Seek operations can always be fast. All you do is defer any IO. What
do you think happens when you do a NFS seek? When the seek returns,
has the next data block been sent across the wire? No it just told the
kernel the next place you want to read from. From that point on the
kernel is busy negotiating with the NFS server to get you that data as
soon as possible. Even when you request a seek off your hard drive,
the same thing happens. The seek doesn't return when the hard drive
head has moved to the new data location, it returns when kernel has been
told were that location should be...
If we want the exact same behaviour for http, we simply need to
implement the same code logic in user space. But that is really
optimizing read speeds...
What we define as fast seek, is really ambiguous. But for the actual
seek call, I would consider anything non-blocking has fast. The second
can ask is what happens the response time on my next read? For that I
maintain NFS and HTTP are going to respond with the same order of
time with properly written code, particularly for NFS over tcp-ip.
Both still need to send the current block of data before the next block
of data can be sent. And both need to send a request for the next
block of data.
Can I really say the new http code is fast as NFS? Probably not.

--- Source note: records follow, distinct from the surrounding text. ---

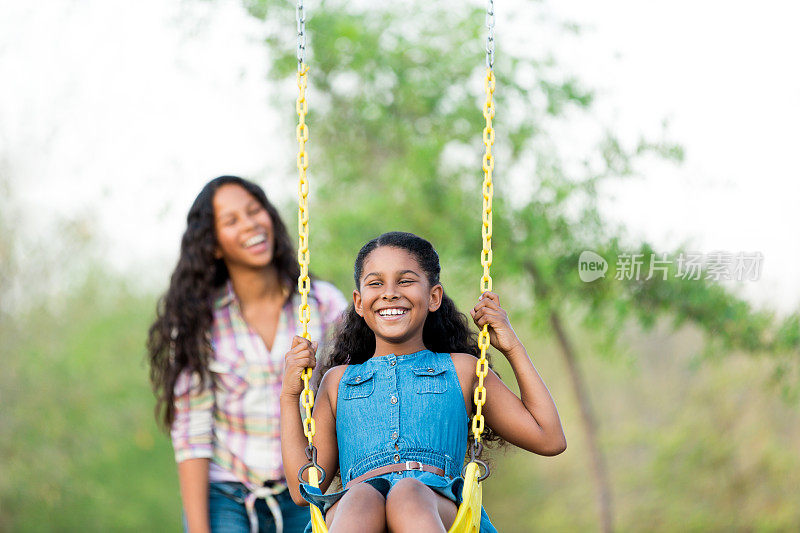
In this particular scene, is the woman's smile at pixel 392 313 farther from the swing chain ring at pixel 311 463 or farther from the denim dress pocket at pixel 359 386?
the swing chain ring at pixel 311 463

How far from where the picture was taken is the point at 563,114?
523 cm

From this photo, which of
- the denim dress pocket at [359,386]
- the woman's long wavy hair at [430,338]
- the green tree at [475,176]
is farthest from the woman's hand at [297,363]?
the green tree at [475,176]

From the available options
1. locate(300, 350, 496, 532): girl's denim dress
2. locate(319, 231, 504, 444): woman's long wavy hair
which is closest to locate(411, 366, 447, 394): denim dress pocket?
locate(300, 350, 496, 532): girl's denim dress

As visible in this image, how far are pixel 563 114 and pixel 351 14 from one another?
52.4 inches

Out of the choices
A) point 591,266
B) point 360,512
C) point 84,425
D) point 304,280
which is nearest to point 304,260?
point 304,280

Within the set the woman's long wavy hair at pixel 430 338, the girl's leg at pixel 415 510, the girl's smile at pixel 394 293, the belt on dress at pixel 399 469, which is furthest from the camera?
the woman's long wavy hair at pixel 430 338

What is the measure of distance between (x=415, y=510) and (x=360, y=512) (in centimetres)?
12

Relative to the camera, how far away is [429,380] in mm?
2365

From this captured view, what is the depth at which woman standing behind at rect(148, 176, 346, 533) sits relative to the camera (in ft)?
9.25

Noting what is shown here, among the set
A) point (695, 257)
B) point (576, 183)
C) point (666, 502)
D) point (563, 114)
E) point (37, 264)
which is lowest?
point (666, 502)

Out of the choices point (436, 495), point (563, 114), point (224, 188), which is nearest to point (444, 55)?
point (563, 114)

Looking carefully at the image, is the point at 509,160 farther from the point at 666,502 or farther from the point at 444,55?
the point at 666,502

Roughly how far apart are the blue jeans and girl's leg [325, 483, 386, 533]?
0.75m

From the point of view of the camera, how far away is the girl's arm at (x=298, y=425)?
2.39m
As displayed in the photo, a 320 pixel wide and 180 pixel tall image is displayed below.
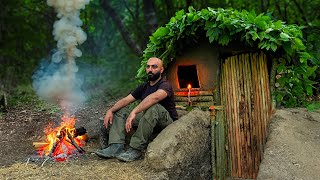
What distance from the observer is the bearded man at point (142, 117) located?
597cm

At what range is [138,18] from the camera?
17.9 metres

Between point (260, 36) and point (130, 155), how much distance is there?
3.13 metres

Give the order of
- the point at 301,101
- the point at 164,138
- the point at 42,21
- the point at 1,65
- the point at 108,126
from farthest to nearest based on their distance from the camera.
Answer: the point at 42,21, the point at 1,65, the point at 301,101, the point at 108,126, the point at 164,138

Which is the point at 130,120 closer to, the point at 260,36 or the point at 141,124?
the point at 141,124

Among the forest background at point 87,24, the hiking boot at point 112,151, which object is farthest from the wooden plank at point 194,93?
the forest background at point 87,24

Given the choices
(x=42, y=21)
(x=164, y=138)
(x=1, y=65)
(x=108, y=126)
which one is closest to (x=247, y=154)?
(x=164, y=138)

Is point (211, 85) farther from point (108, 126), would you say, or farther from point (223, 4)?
point (223, 4)

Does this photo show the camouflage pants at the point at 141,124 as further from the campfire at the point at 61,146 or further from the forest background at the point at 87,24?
the forest background at the point at 87,24

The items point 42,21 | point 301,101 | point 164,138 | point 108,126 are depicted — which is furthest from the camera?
point 42,21

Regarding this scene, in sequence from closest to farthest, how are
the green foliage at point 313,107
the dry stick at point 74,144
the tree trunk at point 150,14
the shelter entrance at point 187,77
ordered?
the dry stick at point 74,144, the green foliage at point 313,107, the shelter entrance at point 187,77, the tree trunk at point 150,14

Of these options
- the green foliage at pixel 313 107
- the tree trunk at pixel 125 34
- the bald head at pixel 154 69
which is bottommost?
the green foliage at pixel 313 107

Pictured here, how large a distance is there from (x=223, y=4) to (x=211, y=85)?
8.56 metres

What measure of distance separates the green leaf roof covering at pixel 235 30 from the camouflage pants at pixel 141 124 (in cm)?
159

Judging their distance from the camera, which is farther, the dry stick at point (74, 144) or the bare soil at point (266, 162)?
the dry stick at point (74, 144)
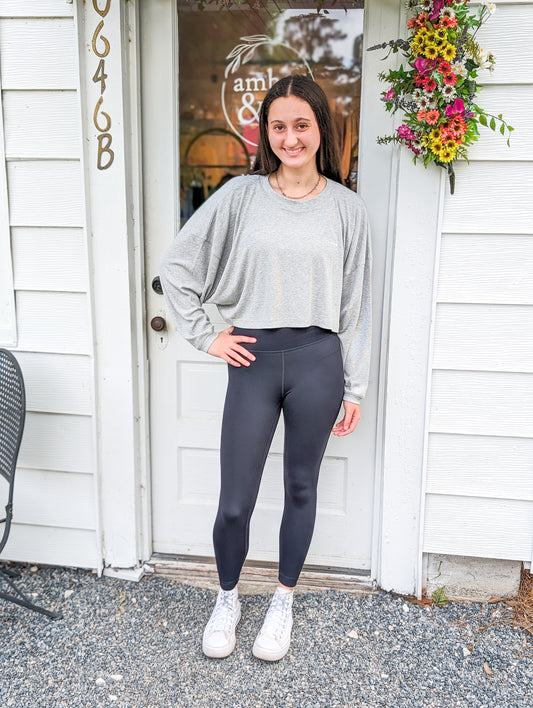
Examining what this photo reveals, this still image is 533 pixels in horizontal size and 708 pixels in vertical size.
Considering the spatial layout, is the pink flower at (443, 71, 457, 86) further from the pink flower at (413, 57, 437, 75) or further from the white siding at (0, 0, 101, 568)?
the white siding at (0, 0, 101, 568)

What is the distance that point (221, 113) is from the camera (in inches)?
82.8

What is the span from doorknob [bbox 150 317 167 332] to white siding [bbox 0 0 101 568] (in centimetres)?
22

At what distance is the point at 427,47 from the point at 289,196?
58 cm

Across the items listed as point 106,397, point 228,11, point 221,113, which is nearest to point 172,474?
point 106,397

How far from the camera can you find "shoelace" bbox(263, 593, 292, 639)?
1902 millimetres

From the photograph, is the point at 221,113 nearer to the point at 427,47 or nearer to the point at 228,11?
the point at 228,11

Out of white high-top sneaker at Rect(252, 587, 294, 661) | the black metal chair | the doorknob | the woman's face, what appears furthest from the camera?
the doorknob

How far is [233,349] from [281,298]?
0.67 feet

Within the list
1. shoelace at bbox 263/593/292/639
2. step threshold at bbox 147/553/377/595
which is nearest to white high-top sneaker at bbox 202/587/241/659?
shoelace at bbox 263/593/292/639

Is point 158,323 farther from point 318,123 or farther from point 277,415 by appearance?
point 318,123

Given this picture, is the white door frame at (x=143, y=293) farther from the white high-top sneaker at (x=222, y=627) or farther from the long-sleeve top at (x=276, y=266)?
the white high-top sneaker at (x=222, y=627)

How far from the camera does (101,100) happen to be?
1.96m

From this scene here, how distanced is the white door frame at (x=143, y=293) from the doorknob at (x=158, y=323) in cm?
4

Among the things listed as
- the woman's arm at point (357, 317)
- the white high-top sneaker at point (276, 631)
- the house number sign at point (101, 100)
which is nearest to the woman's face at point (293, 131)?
Result: the woman's arm at point (357, 317)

Particularly since I wrote the code to handle what I consider to be
typical use. I just maintain speed is on the same order of
magnitude. It is close enough that I don't notice any difference
playing my movies of NFS v.s. HTTP from the same server. Could I make
it identical? Probably, but I prefer to do things piecemeal.
Implement a change that brings them to the same order of magnitude, and
then refine that as necessary. If course given an ideal world I would
just use NFS. But how many places offer public NFS? Even within my own
firewall, I consider read only NFS a security risk.